Questi i fatti salienti che ho riferito attenendomi soprattutto alle dichiarazioni del Cifariello ma che sono stati acclarati da prove incontestabili che risultarono durante il dibattimento. Così come pure risultò da un rapporto della Ps di Roma, commissariato di Castro Pretorio, del 19 agosto 1905, che il Soria aveva un appartamento in via Pinciana dove conduceva spesso la Cifariello con la quale si intratteneva lungamente. Fu anche data lettura, su richiesta della difesa, di un nutrito carteggio di messaggi d’amore fra la Maria e il Soria, e furono pure esibite, sempre dalla difesa, lettere scritte all’uccisa da un certo Ferdinando Partini che il Cifariello aveva nei suoi interrogatori definito “il dattilografo” attribuendogli la lettera d’amore scritta a macchina e trovata in casa della suocera firmata F. P. M.

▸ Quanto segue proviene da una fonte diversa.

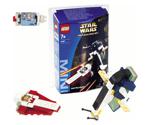 LEGO Star Wars Mini Jedi Starfighter & Slave I (4487)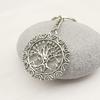 Tree of Life Round Keychain Pendant - Best Seller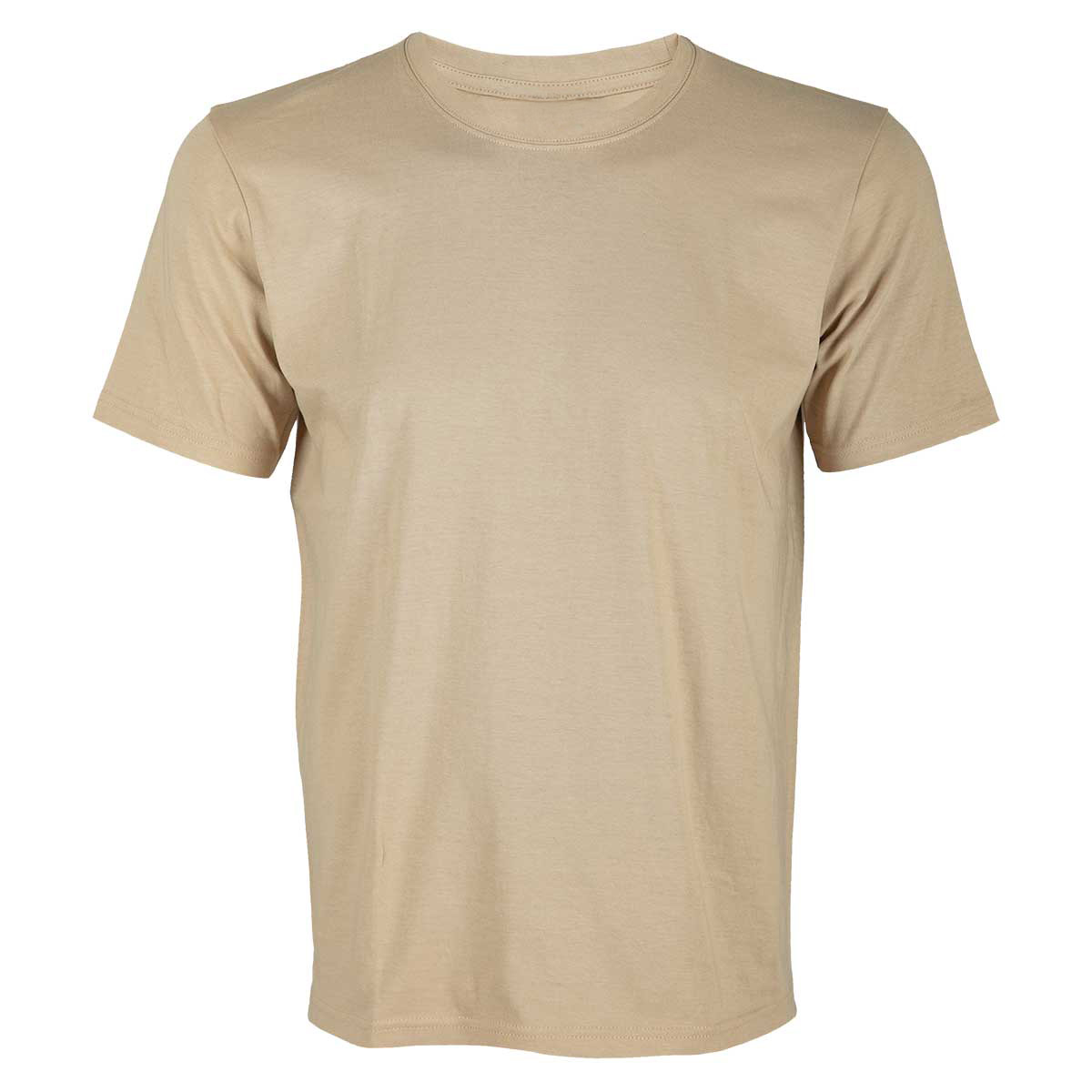 Cotton Round Neck T-Shirt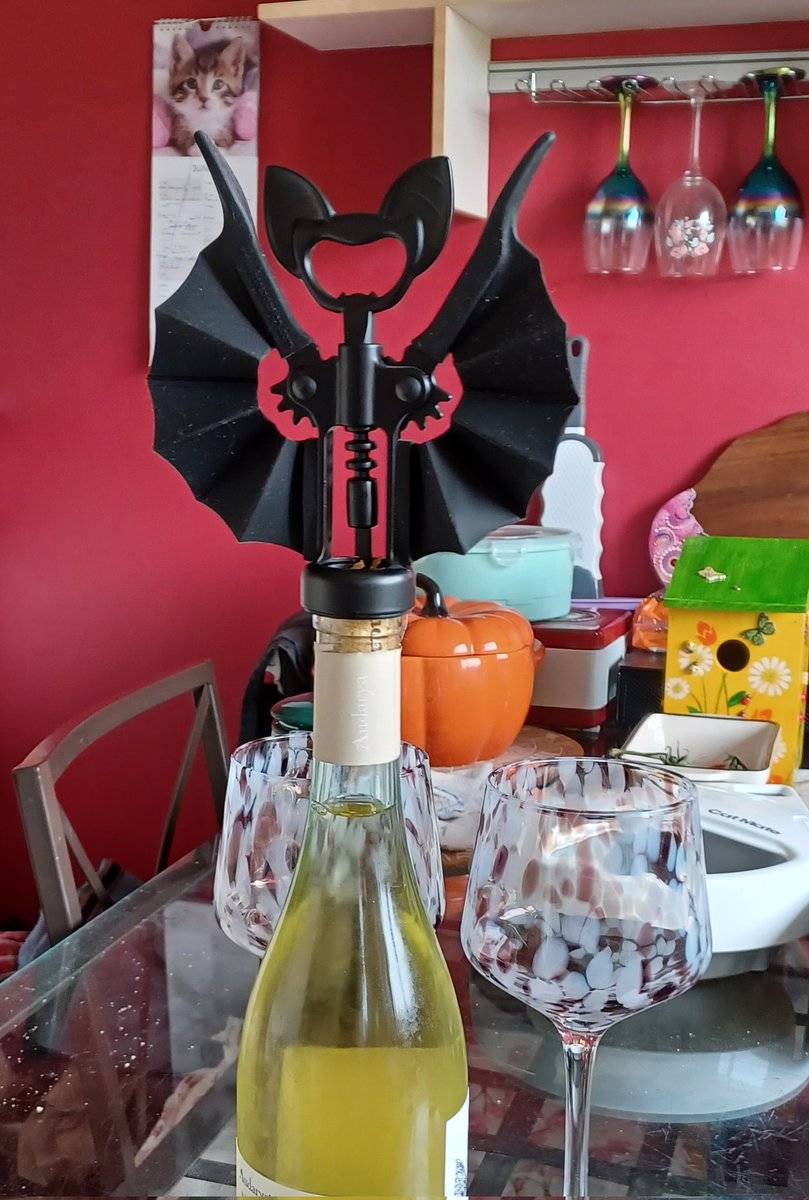 Some vampires prefer a bloody good wine. <a href="/SusanCalman/">Susan Calman</a>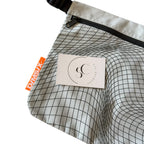 Nike DMSX Wavegrid Light Grey Bag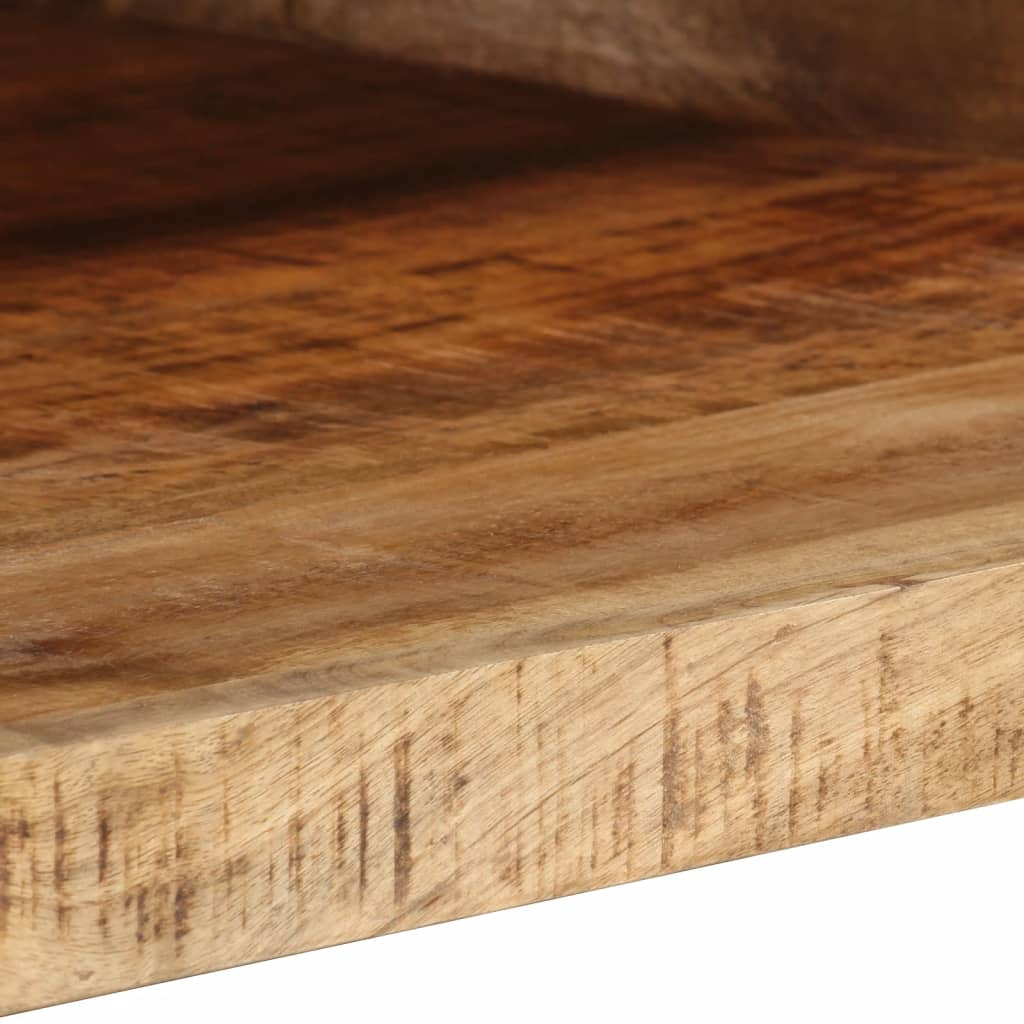vidaXL Stolik kawowy, 80x55x30 cm, lite drewno mango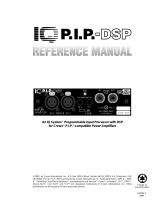 Crown IQ P.I.P.-DSP User manual
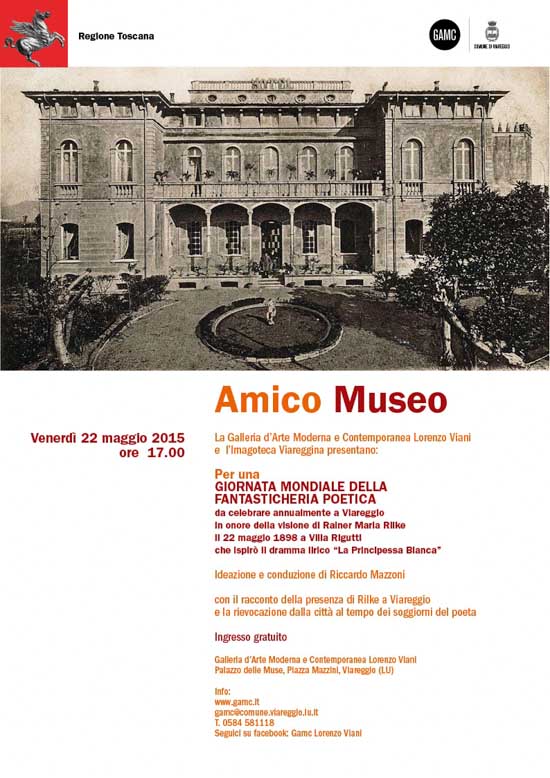 GAMC - Galleria di Arte Moderna - Mostra : GIORNATA MONDIALE DELLA FANTASTICHERIA POETICA, immagine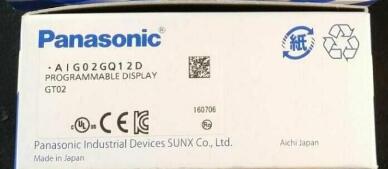 Rakuten - 【新品 東京発 ★適格請求書発行可★】Panasonic パナソニックAIG02GQ12D プログラマブルディスプレイ【6ヶ月保証】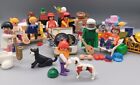 Lot Figurines Playmobil Vintage Animaux Meubles & Accessoires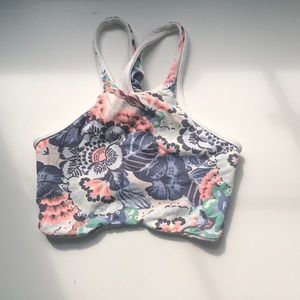 High Neck Maagi Bathing Suit Top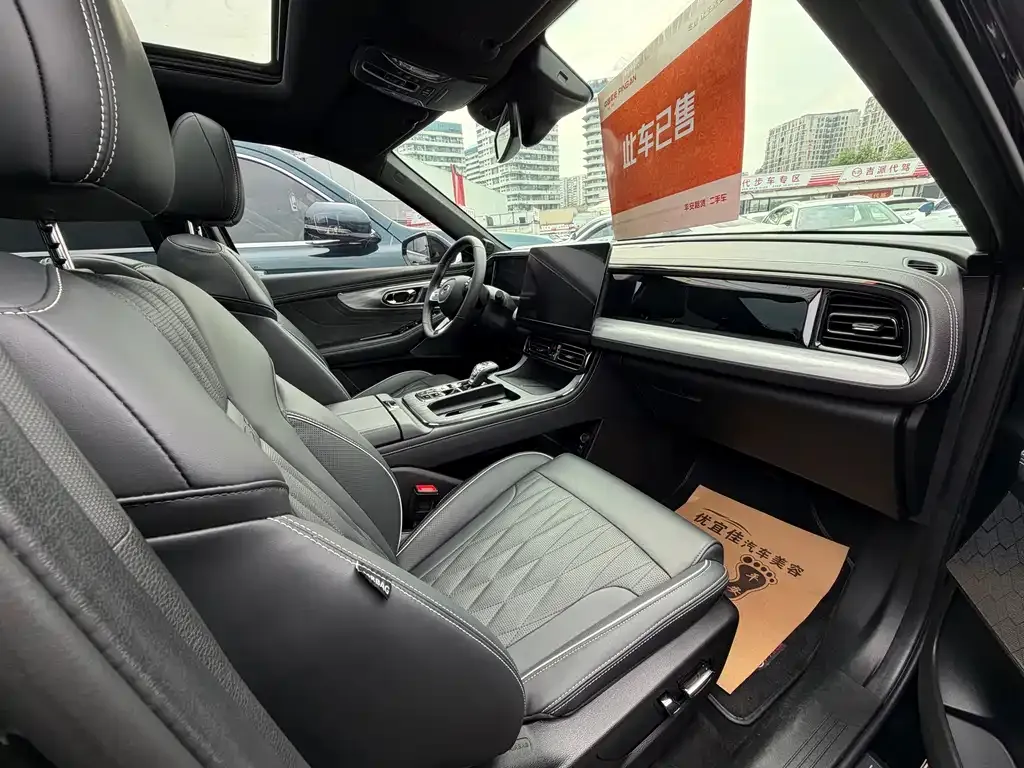GAC Motor Trumpchi GS8 — фото 6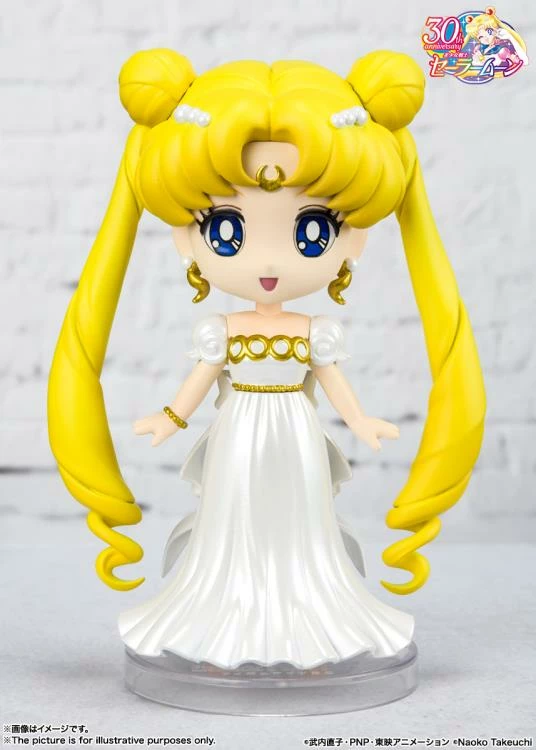 Bandai Sailor Moon Figuarts Mini Princess Serenity 2 Bandai Sailor Moon Figuarts Mini Princess Serenity - Image 2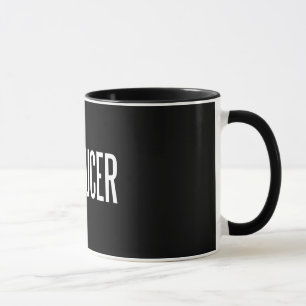 Produzentwecker-Tasse 11 Unze (schwarze Ausgabe) Tasse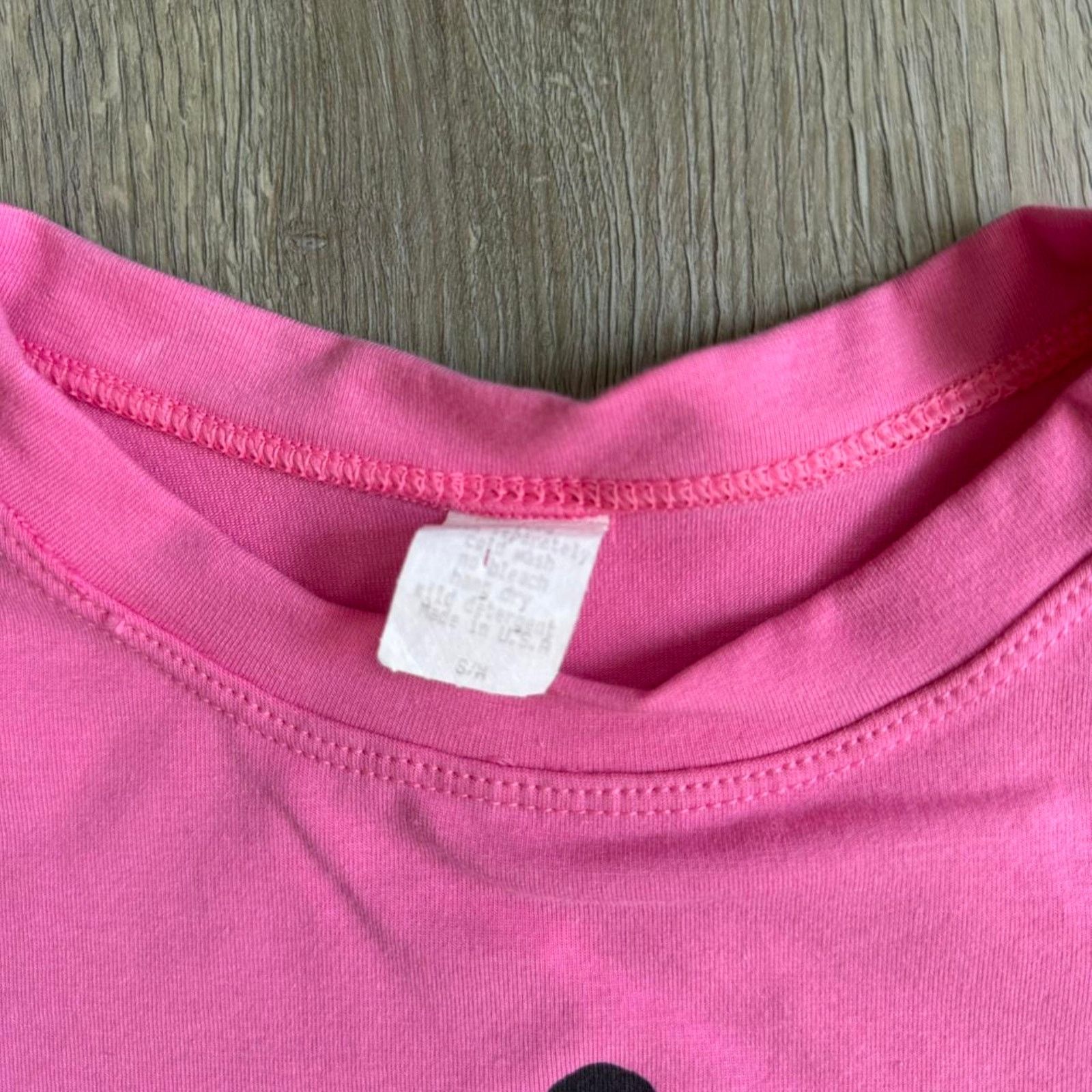 Other Vintage 90s womens top with girl silhouette Size M / US 6-8 / IT 42-44 - 5 Thumbnail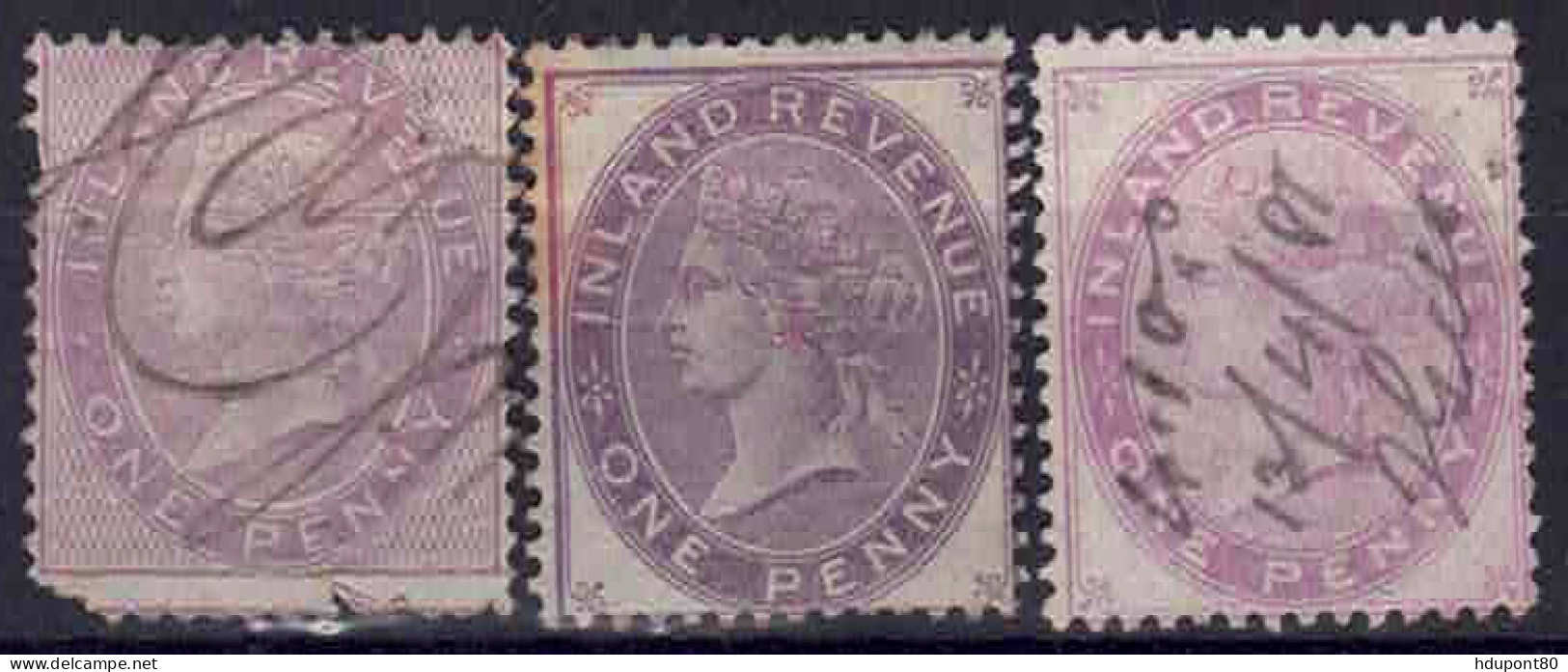 YT 4 à 6 - Revenue Stamps
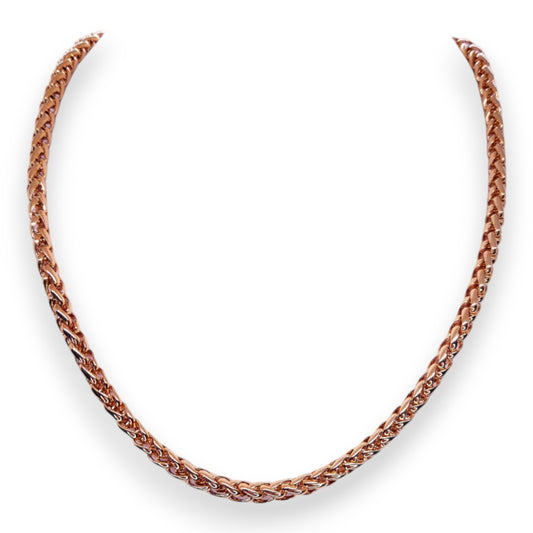 Gold Tone Classic Necklace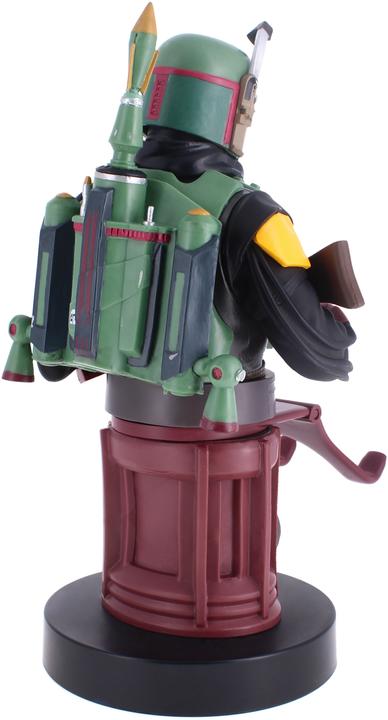 Produktbild Exquisite Gaming Star Wars: Boba Fett 2022 - Cable Guy (Xbox 360, Xbox Series X, PC, Mac, Xbox One S, Switch, PS4, PS5)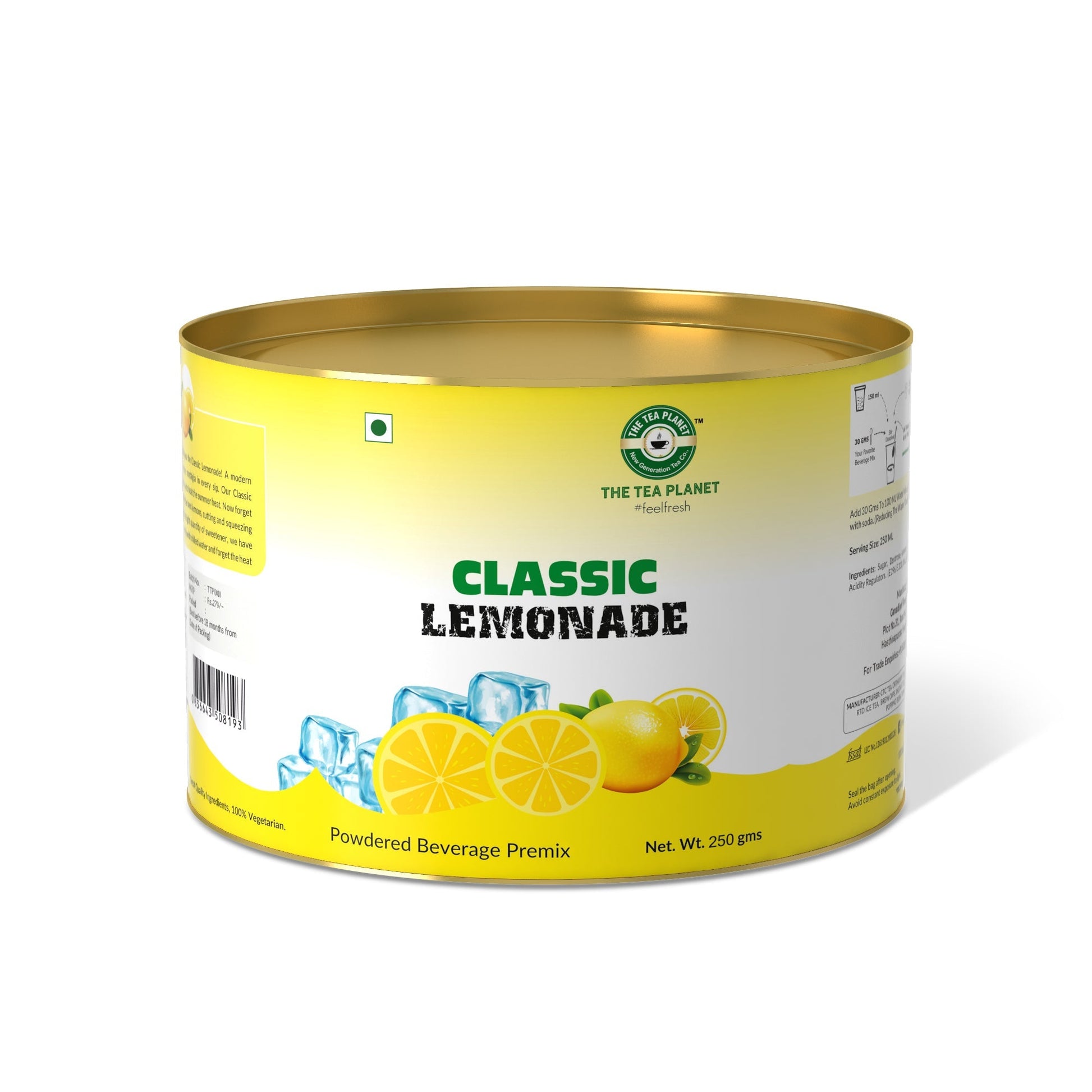 The Tea Planet Classic Lemonade Premix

Una approfondita perizia psichiatrica fu redatta dai professori Virgilio, Corrado e Colucci. Queste le conclusioni cui giunse: “Filippo Cifariello ha un temperamento neuropatico e carattere nevrastenico. Non può ammettersi uno stato d’infermità mentale attuale ed in rapporto al delitto da lui commesso nei termini della clinica psichiatrica ed in quelli contemplati dall’articolo 46 e 47 del Codice Penale. Il delitto porta le impronte psicologiche di uno stato passionale intenso, ed ha avuto il determinismo occasionale dell’offesa eccessiva e della pausa”.
E’ inutile notare che ad un certo punto della perizia si rilevano certi disturbi nervosi che Cifariello ebbe nel 1901 e che avevano tutti i caratteri per la diagno di “frenosi maniaco-depressiva”. E poiché la nota caratteristica di queste forme cliniche è proprio la “recidività”, non si può escludere che Cifariello si trovasse al momento del delitto, in una tale condizione.
Le arringhe iniziarono dopo trentacinque udienze, durante le quali sfilarono numerosissimi testimoni che però non portarono alla causa elementi nuovi o perlomeno tali da modificare in modo notevole la sostanza dell’accertamento dei fatti.
La testimonianza della suocera mise in luce un Cifariello avaro e venale attraverso minuziosi racconti di episodi particolari. Questo aspetto fu pure messo in rilievo da una zia della Maria Brown, contessa Anais De Lunel, e da una cameriera che però - avvertì l’imputato - aveva motivo di risentimento verso di lui che l’aveva sempre trattata un po’ severamente ritenendola di costumi poco onesti.
Con una serrata requisitoria il Procuratore generale Luigi Carelli sostenne l’accusa di omicidio premeditato, pur concedendo la provocazione grave ed il vizio parziale di mente.
Seguirono le arringhe degli avvocati di parte civile Capomazza, Grimaldi, Zurlo e Romualdi e le difese degli avvocati Cancellario, Spotino, dell’onorevole Pansini e quella di Gaetano Manfredi, un classico esempio di alta eloquenza.
A maggioranza di voti, i giurati pronunciarono un verdetto di piena assoluzione, riconoscendo al Cifariello il vizio totale di mente nel momento in cui fu trascinato al delitto da un impulso folle della sua passione travolgente.